DATASET -
════════════════════

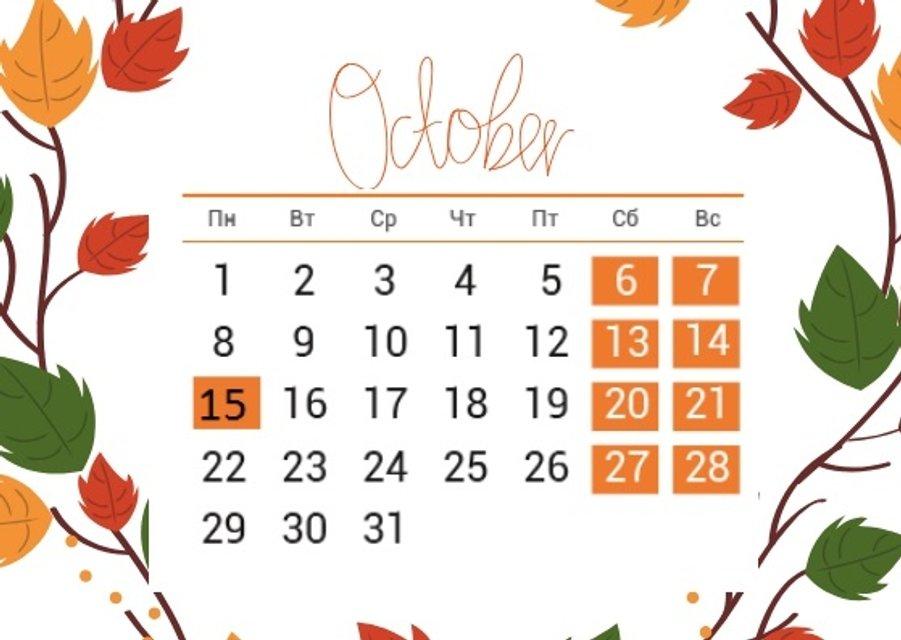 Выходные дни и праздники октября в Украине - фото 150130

════════════════════

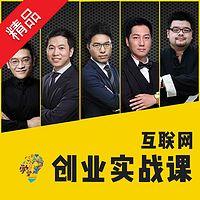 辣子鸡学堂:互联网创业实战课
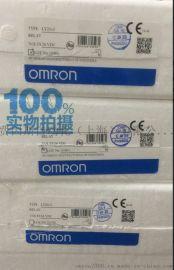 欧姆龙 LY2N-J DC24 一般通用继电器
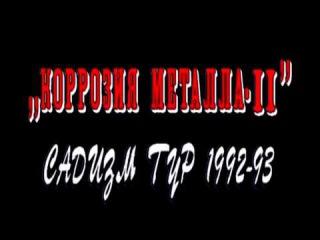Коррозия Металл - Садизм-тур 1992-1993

════════════════════

TASK ITEM -
Repeat exactly the lines above, from the line that contains "欧姆龙 LY2N-J DC24 一般通用继电器" down through the line that contains "Коррозия Металл - Садизм-тур 1992-1993". Include both of those lines and none of the pictures.

YOUR RESPONSE -
 欧姆龙 LY2N-J DC24 一般通用继电器
Коррозия Металл - Садизм-тур 1992-1993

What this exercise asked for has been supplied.